横浜駅西口にしぐちで済ませちゃうよね。」

「ここからはバスで移動なんだけど。」

「えっなにあれ?あれがバスなの?」

「そう、『あかいくつ』っていうんだけど。」

「かわいいバスだね!」


 バスの中から赤レンガ倉庫を眺め、万国橋で降りる。


「西脇さんの大好きなカップラーメンの博物館!」

「こんなのあるんだ!」


 自分がまるでカップラーメンの麺になったような体験をしたり、有名な鶏ガララーメンの手作り体験をしたりしている間に楽しい時間は過ぎ去っていく。
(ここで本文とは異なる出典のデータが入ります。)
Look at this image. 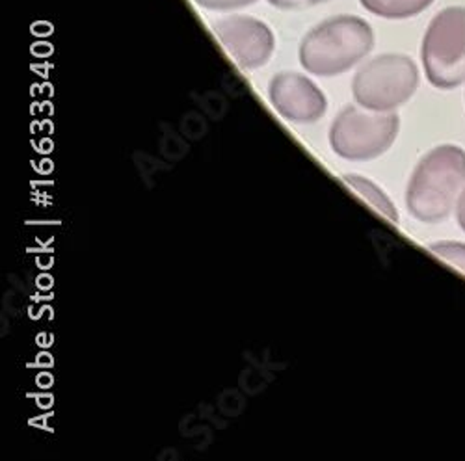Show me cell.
Listing matches in <instances>:
<instances>
[{"instance_id": "6da1fadb", "label": "cell", "mask_w": 465, "mask_h": 461, "mask_svg": "<svg viewBox=\"0 0 465 461\" xmlns=\"http://www.w3.org/2000/svg\"><path fill=\"white\" fill-rule=\"evenodd\" d=\"M463 188L465 149L443 143L426 152L415 166L406 190V207L422 223H440L456 211Z\"/></svg>"}, {"instance_id": "7a4b0ae2", "label": "cell", "mask_w": 465, "mask_h": 461, "mask_svg": "<svg viewBox=\"0 0 465 461\" xmlns=\"http://www.w3.org/2000/svg\"><path fill=\"white\" fill-rule=\"evenodd\" d=\"M374 47V34L367 21L354 15L326 19L309 32L300 45L305 71L335 76L352 69Z\"/></svg>"}, {"instance_id": "3957f363", "label": "cell", "mask_w": 465, "mask_h": 461, "mask_svg": "<svg viewBox=\"0 0 465 461\" xmlns=\"http://www.w3.org/2000/svg\"><path fill=\"white\" fill-rule=\"evenodd\" d=\"M420 60L434 88L454 90L465 83V6H449L430 21Z\"/></svg>"}, {"instance_id": "277c9868", "label": "cell", "mask_w": 465, "mask_h": 461, "mask_svg": "<svg viewBox=\"0 0 465 461\" xmlns=\"http://www.w3.org/2000/svg\"><path fill=\"white\" fill-rule=\"evenodd\" d=\"M399 129L401 118L395 112L346 106L331 123L330 143L346 161H371L395 143Z\"/></svg>"}, {"instance_id": "5b68a950", "label": "cell", "mask_w": 465, "mask_h": 461, "mask_svg": "<svg viewBox=\"0 0 465 461\" xmlns=\"http://www.w3.org/2000/svg\"><path fill=\"white\" fill-rule=\"evenodd\" d=\"M419 88V69L406 54H380L354 76L352 92L360 106L393 112L408 103Z\"/></svg>"}, {"instance_id": "8992f818", "label": "cell", "mask_w": 465, "mask_h": 461, "mask_svg": "<svg viewBox=\"0 0 465 461\" xmlns=\"http://www.w3.org/2000/svg\"><path fill=\"white\" fill-rule=\"evenodd\" d=\"M214 34L244 69L264 65L274 53V34L264 23L246 15H231L213 25Z\"/></svg>"}, {"instance_id": "52a82bcc", "label": "cell", "mask_w": 465, "mask_h": 461, "mask_svg": "<svg viewBox=\"0 0 465 461\" xmlns=\"http://www.w3.org/2000/svg\"><path fill=\"white\" fill-rule=\"evenodd\" d=\"M274 108L292 123H315L326 112L322 92L298 73H280L268 86Z\"/></svg>"}, {"instance_id": "ba28073f", "label": "cell", "mask_w": 465, "mask_h": 461, "mask_svg": "<svg viewBox=\"0 0 465 461\" xmlns=\"http://www.w3.org/2000/svg\"><path fill=\"white\" fill-rule=\"evenodd\" d=\"M344 182L351 186L360 198H363L376 212H380L383 218H387L390 221H395V223L399 221V212H397L393 201L376 182H372L367 177L356 175V173L344 175Z\"/></svg>"}, {"instance_id": "9c48e42d", "label": "cell", "mask_w": 465, "mask_h": 461, "mask_svg": "<svg viewBox=\"0 0 465 461\" xmlns=\"http://www.w3.org/2000/svg\"><path fill=\"white\" fill-rule=\"evenodd\" d=\"M434 0H361V6L383 19H408L430 8Z\"/></svg>"}, {"instance_id": "30bf717a", "label": "cell", "mask_w": 465, "mask_h": 461, "mask_svg": "<svg viewBox=\"0 0 465 461\" xmlns=\"http://www.w3.org/2000/svg\"><path fill=\"white\" fill-rule=\"evenodd\" d=\"M429 250L445 260L447 264L454 266L456 270H460L465 276V242H456V240H441L434 242L429 246Z\"/></svg>"}, {"instance_id": "8fae6325", "label": "cell", "mask_w": 465, "mask_h": 461, "mask_svg": "<svg viewBox=\"0 0 465 461\" xmlns=\"http://www.w3.org/2000/svg\"><path fill=\"white\" fill-rule=\"evenodd\" d=\"M196 3L207 10H216V12H227V10H237V8H246L255 5L257 0H196Z\"/></svg>"}, {"instance_id": "7c38bea8", "label": "cell", "mask_w": 465, "mask_h": 461, "mask_svg": "<svg viewBox=\"0 0 465 461\" xmlns=\"http://www.w3.org/2000/svg\"><path fill=\"white\" fill-rule=\"evenodd\" d=\"M268 3L280 10H303L328 3V0H268Z\"/></svg>"}, {"instance_id": "4fadbf2b", "label": "cell", "mask_w": 465, "mask_h": 461, "mask_svg": "<svg viewBox=\"0 0 465 461\" xmlns=\"http://www.w3.org/2000/svg\"><path fill=\"white\" fill-rule=\"evenodd\" d=\"M456 220H458V225L461 227V230L465 233V188H463L461 196L458 200V205H456Z\"/></svg>"}]
</instances>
「ディナーはちょっと奮発していいところを押さえたから。ここはおごるよ。」

「えっ、そんな悪いよ。」

「いいのいいの。ちょっとした臨時収入もあったからここだけは出させて。」

「そっか……。うん、高倉さん、ありがとう。」


 ぷかり桟橋にあるマリンレストランで夜景を眺めながら食事を楽しむ。このレストランは観光客向けでドレスコードがなく、ラフな格好で入れるのがありがたい。そして最後は臨港パークで芝生に座ってベイブリッジの夜景を眺める。


「きれいだね。」

「本当にきれい……。」

「なんかすごい……。思い描いていたようなデートコースなんだけど……。あっ、なんか変なこといっちゃったかな?えへへ……。」


 これは!きっといまだ!


「あのさ、西脇さん。」

「なに?」

「……好きです。俺と付き合ってください。」


 気持ちをできる限りストレートに。沈黙が支配する。怖い。だがもう賽は投げられた。待つしかない。吉と出るか凶と出るか!